▶ **GIVEN INSTRUCTION 1**
Please update the entries that come after the excerpt below by replacing "snowboarder" with "rider" everywhere and leaving everything else unchanged, and omit the pictures from your version.
+ + + +
What to write about became clear pretty fast. Ianto Jones had just died on Torchwood and everyone I knew kept asking why every once in a while they felt like they had to pop into the bathroom at work just to have a good cry, weeks and months after the fact. I knew I couldn’t answer that question, but I thought maybe I could answer why it was happening about this character and why it always seemed to happen about certain types of characters and yet not others; it wasn’t the degree of fannish love that seemed to generate this mourning, but something else. I’d seen it with Severus Snape, too. I’d heard about ways “the ecstasy of grief” had consumed various Whedon fandoms. And thought I knew, like everyone thinks they know, that people once wore black armbands to mourn the death of Sherlock Holmes.

So I submitted an abstract, got a yes, and then began this completely ridiculous journey that I couldn’t possibly have expected at the time, one that involved being a receptacle for other people’s grief, a great deal of defending fannish love, too much anger (on my part and a lot of other people’s), several trips to the UK, and a tattoo. It’s a story I’ve intended to tell since I first started working on this project, but I’m still not sure it’s one I know how.

I first went to the UK in April 2010 with Patty. She was speaking at a conference in London and had business in Cardiff. I would visit the Ianto memorial site while she did that, because it seemed reasonable that I see the thing that was going to account for a full third of the paper. That experience didn’t really turn out how I expected, and then we got stuck in London besides, due to the volcanic ash event. There was a point where I was in tears of frustration, sitting on the Internet, tweeting: “I am stuck in the UK due to a volcano with a non-working vortex manipulator. Doctor stuck in the US. And Ianto’s dead.” It was, frankly, completely hilarious, but the whole situation was also super strange. It’s funnier if you’re a Doctor Who fan.
+ + + +
▶ **GIVEN INSTRUCTION 2**
In the excerpt, what event left the writer stuck in London?
+ + + +
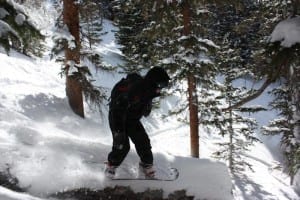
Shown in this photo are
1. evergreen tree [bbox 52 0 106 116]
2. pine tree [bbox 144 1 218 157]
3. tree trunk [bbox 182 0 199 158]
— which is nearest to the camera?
evergreen tree [bbox 52 0 106 116]

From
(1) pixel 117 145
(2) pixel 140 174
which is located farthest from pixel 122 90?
(2) pixel 140 174

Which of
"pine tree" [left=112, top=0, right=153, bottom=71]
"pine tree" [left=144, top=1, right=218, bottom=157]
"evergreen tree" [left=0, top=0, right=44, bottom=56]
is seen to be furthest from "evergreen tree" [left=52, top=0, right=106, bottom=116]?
"pine tree" [left=112, top=0, right=153, bottom=71]

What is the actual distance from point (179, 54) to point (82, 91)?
4028 millimetres

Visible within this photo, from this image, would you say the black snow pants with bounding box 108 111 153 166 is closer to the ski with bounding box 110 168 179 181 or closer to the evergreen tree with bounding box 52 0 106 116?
the ski with bounding box 110 168 179 181

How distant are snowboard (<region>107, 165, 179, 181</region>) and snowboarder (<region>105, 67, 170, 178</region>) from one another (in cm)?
14

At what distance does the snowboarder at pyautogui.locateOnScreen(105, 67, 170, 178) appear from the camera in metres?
+ + + +
▶ **RESULT 1**
Shown in this photo are
1. evergreen tree [bbox 52 0 106 116]
2. pine tree [bbox 144 1 218 157]
3. tree trunk [bbox 182 0 199 158]
— which is nearest to the camera?
evergreen tree [bbox 52 0 106 116]

From
(1) pixel 117 145
(2) pixel 140 174
which is located farthest from pixel 122 90?
(2) pixel 140 174

Which of
"pine tree" [left=112, top=0, right=153, bottom=71]
"pine tree" [left=144, top=1, right=218, bottom=157]
"evergreen tree" [left=0, top=0, right=44, bottom=56]
is seen to be furthest from "evergreen tree" [left=52, top=0, right=106, bottom=116]?
"pine tree" [left=112, top=0, right=153, bottom=71]

What is the actual distance from point (179, 54) to point (82, 91)?
4028 millimetres

Visible within this photo, from this image, would you say the black snow pants with bounding box 108 111 153 166 is closer to the ski with bounding box 110 168 179 181 or closer to the evergreen tree with bounding box 52 0 106 116?
the ski with bounding box 110 168 179 181

How distant are snowboard (<region>107, 165, 179, 181</region>) and rider (<region>105, 67, 170, 178</region>) from one another (in cm)?
14

At what distance does the rider at pyautogui.locateOnScreen(105, 67, 170, 178) appear from the camera in metres?

▶ **RESULT 2**
The volcanic ash event.